Anne Elizabeth Moore is an experienced activist, adventurer, and zinester. But she finds herself in over her head when she signs up to teach self-publishing to teenage girls at one of Cambodia's only women's colleges. The result is Cambodian Grrrl, a book of diary-journalism with Moore trying to make sense of the scarred history of Cambodia's recent genocide, all while living with and learning from the gaggle of ambitious, bright-eyed, and giggly first-generation university girls.

It's a travel journal, a history book, a feminist storyโ€”a quick, captivating look at a place and people most of us Americans know too little about.

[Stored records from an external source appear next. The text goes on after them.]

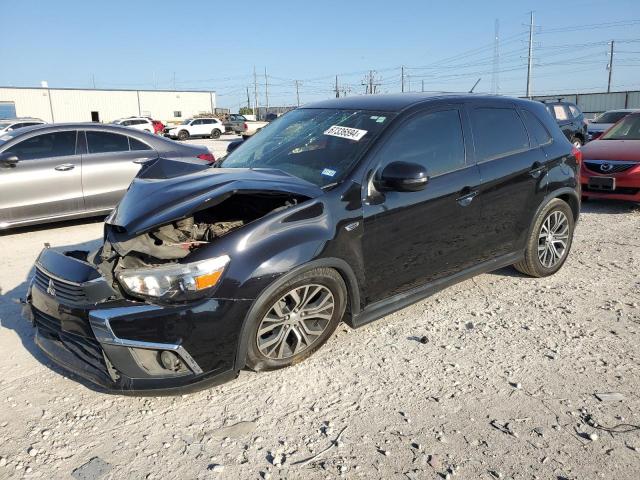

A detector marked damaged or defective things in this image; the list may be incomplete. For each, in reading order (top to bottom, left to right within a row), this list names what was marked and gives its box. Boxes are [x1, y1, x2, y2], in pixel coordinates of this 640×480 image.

broken headlight [117, 255, 230, 300]
front-end damage [25, 166, 324, 394]
crumpled hood [108, 162, 324, 235]
damaged black mitsubishi outlander [23, 94, 580, 394]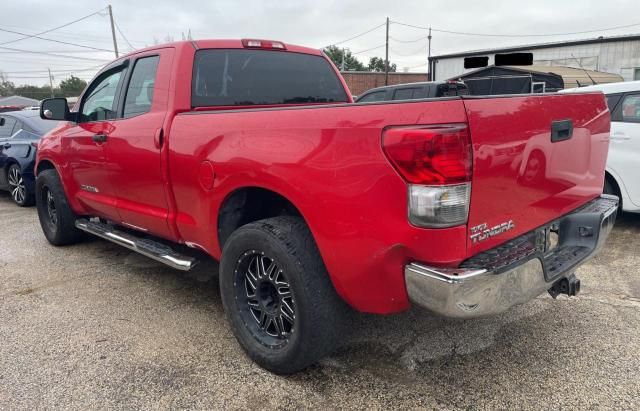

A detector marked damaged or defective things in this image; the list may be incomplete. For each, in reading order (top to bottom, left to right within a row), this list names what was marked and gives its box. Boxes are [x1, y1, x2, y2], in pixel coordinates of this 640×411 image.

cracked concrete pavement [0, 192, 636, 410]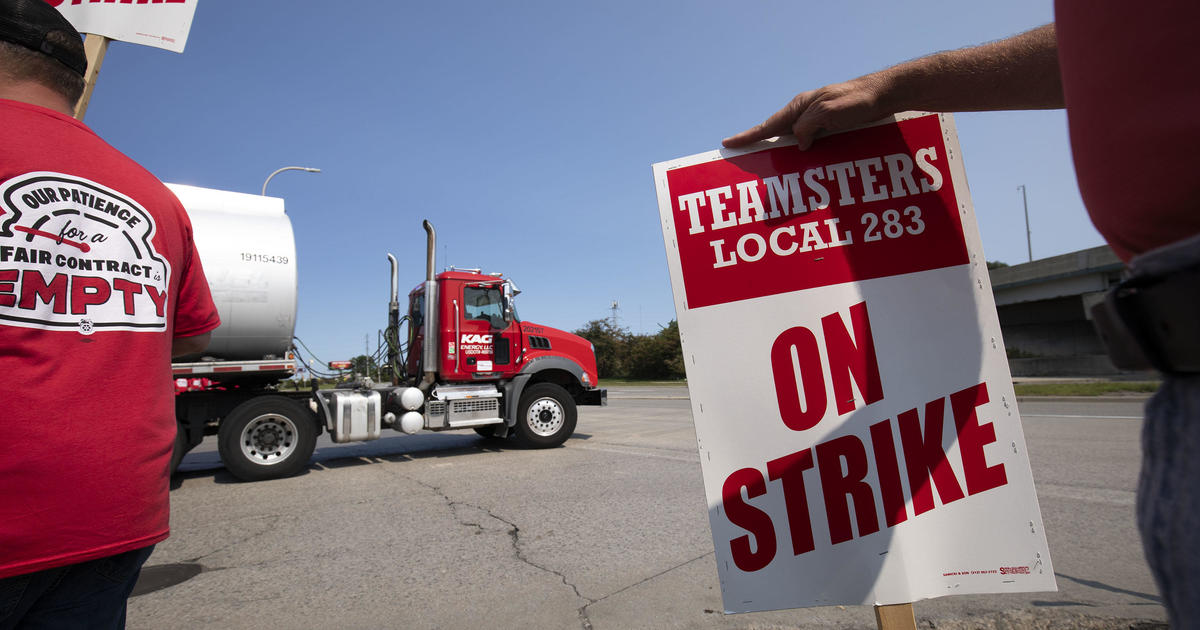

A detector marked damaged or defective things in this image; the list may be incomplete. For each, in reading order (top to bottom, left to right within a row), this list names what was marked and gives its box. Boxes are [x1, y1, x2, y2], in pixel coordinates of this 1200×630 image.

crack in asphalt [408, 475, 595, 624]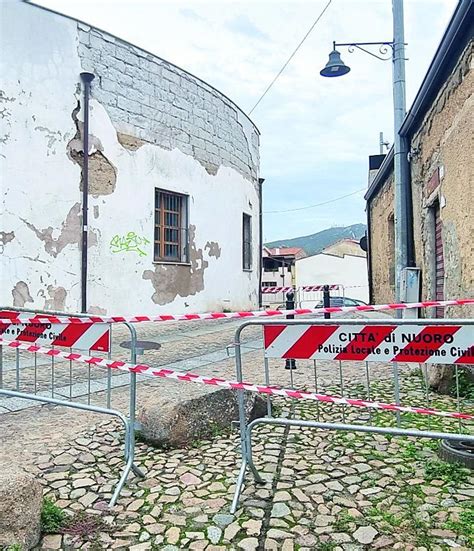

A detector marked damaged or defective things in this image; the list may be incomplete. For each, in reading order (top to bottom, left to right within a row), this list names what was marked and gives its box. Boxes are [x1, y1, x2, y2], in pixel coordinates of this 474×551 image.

peeling plaster [21, 203, 97, 258]
peeling plaster [205, 242, 221, 258]
peeling plaster [143, 226, 209, 308]
peeling plaster [11, 282, 33, 308]
peeling plaster [44, 286, 67, 312]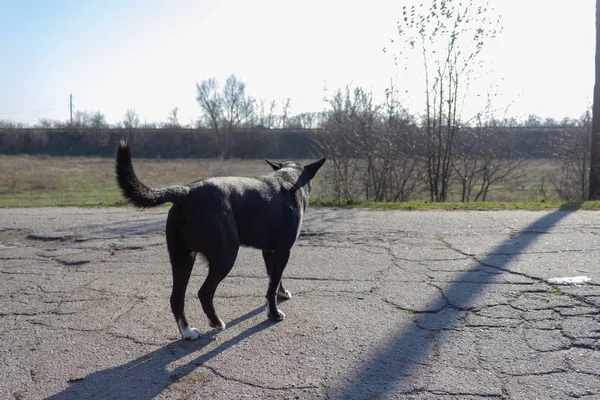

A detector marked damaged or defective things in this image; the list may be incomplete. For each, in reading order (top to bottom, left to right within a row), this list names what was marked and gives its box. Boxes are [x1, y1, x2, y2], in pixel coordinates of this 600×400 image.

cracked asphalt [1, 208, 600, 398]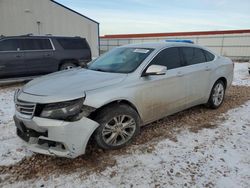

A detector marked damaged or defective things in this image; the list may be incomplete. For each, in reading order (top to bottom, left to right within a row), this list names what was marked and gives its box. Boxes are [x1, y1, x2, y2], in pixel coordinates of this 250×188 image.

cracked headlight [39, 98, 84, 120]
front bumper damage [13, 115, 98, 158]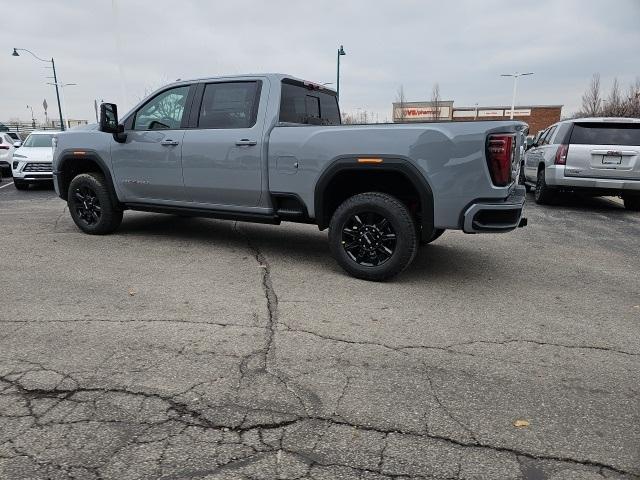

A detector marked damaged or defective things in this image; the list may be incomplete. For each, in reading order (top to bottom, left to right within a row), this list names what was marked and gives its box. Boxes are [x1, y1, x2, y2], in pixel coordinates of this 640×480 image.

cracked asphalt [0, 182, 636, 478]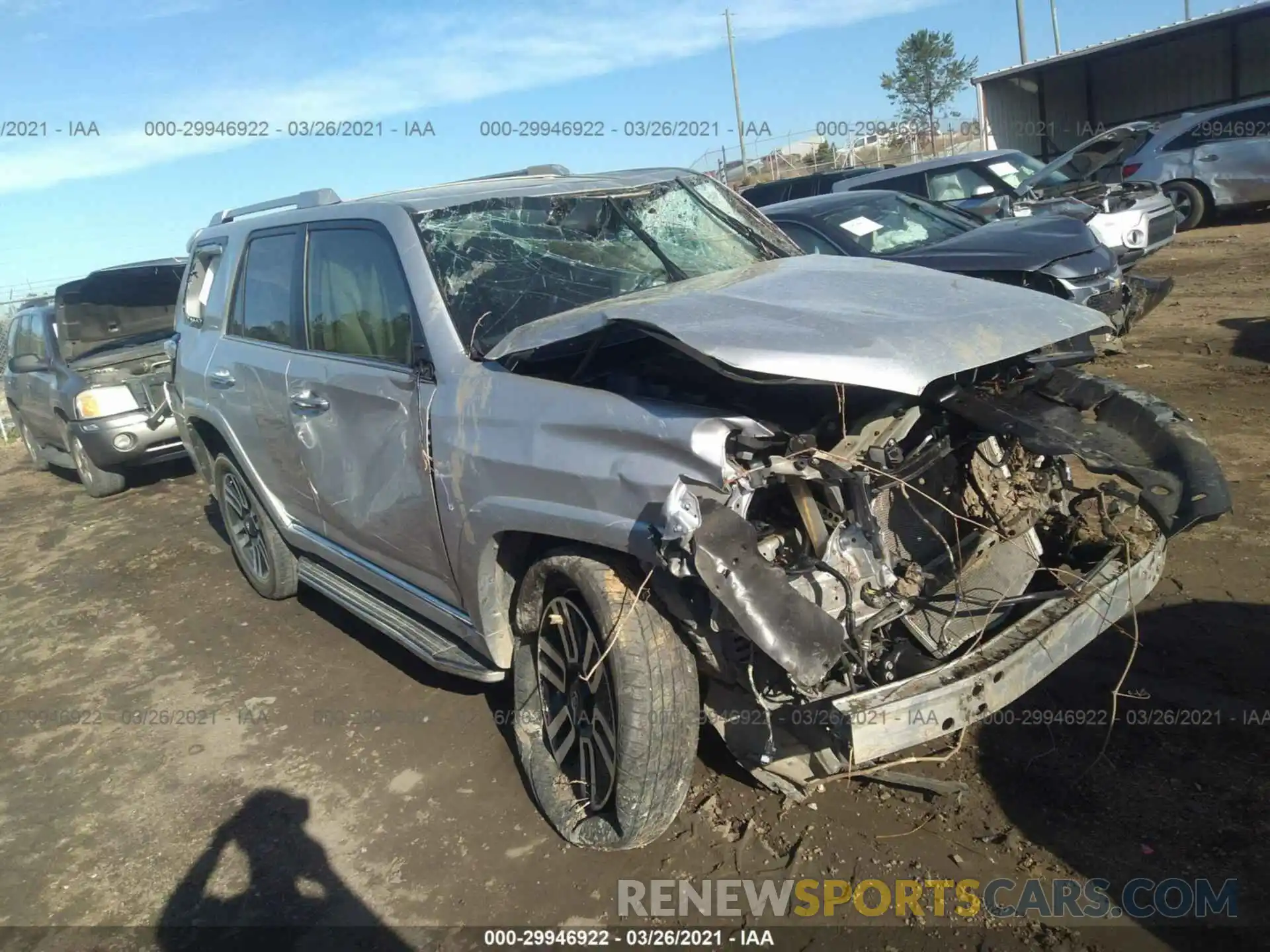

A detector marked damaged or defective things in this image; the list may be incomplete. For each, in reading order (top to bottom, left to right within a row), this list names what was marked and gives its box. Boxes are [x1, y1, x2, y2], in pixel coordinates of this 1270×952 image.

shattered windshield [413, 176, 792, 358]
crushed hood [485, 254, 1112, 396]
shattered windshield [823, 192, 980, 257]
crushed hood [889, 214, 1107, 274]
crushed hood [1016, 123, 1158, 198]
wrecked car row [5, 163, 1224, 848]
damaged silver suv [169, 167, 1229, 853]
broken plastic trim [685, 495, 843, 690]
broken plastic trim [945, 368, 1229, 538]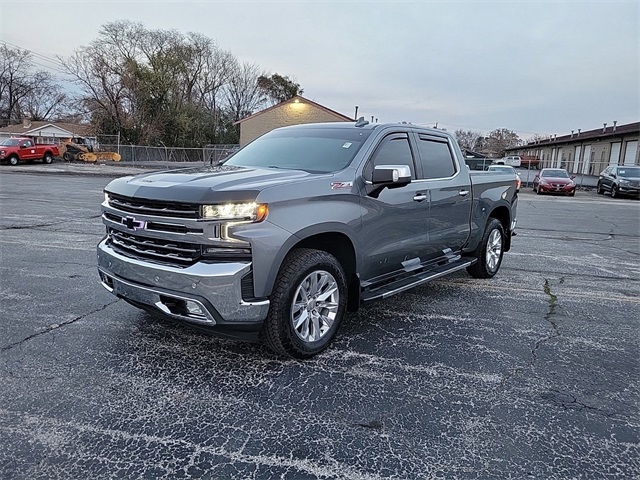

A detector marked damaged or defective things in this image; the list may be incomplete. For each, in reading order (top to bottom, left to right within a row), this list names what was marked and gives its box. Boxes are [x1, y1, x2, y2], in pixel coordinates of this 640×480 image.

Moore is the former editor of Punk Planet magazine and author of Unmarketable, a book about "brandalism," and I found her diatribes against capitalism in Cambodian Grrrl wearisome at first. The book could definitely have used some slicing from an editor, but after a few pages, I settled into Moore's off-the-cuff writing style and became completely engrossed in her tales from Cambodia. Moore shares her own intimate impressions of the country as a tourist and outsider in short, story-driven chapters. But, refreshingly, she's careful to talk about the lives of the girls and their university teachers in their own words whenever possible. Their anecdotes of growing up among the graveyards of Pol Pot and striving for independence in a country that's rapidly industrializing, repressive, and corrupt, are moving, hilarious, and unbelievable in the way that only true stories are.

For example, when Moore returns, exhausted, from a motorcycle taxi trip to the Killing Fields Memorial for the 17,000 people executed by the Khmer Rouge in the 1970s, she's surprised to find many of the Cambodian girls have never learned about the genocide or their own country's civil war. "I didn't know if they actually existed," says one student. Another mentions discovering human bones all over her schoolyard, but being told never to ask about them.

Sitting down to read a dense historical book about the lasting impact of the Khmer Rouge is not everyone's cup of tea, so I'm glad Cambodian Grrrl exists to tell those stories in a captivating, conversational form.

While Moore muscles through the day-to-day trials of getting the girls to understand self-publishing, she succeeds in her larger goal of bringing their small, personal tales to a global audience.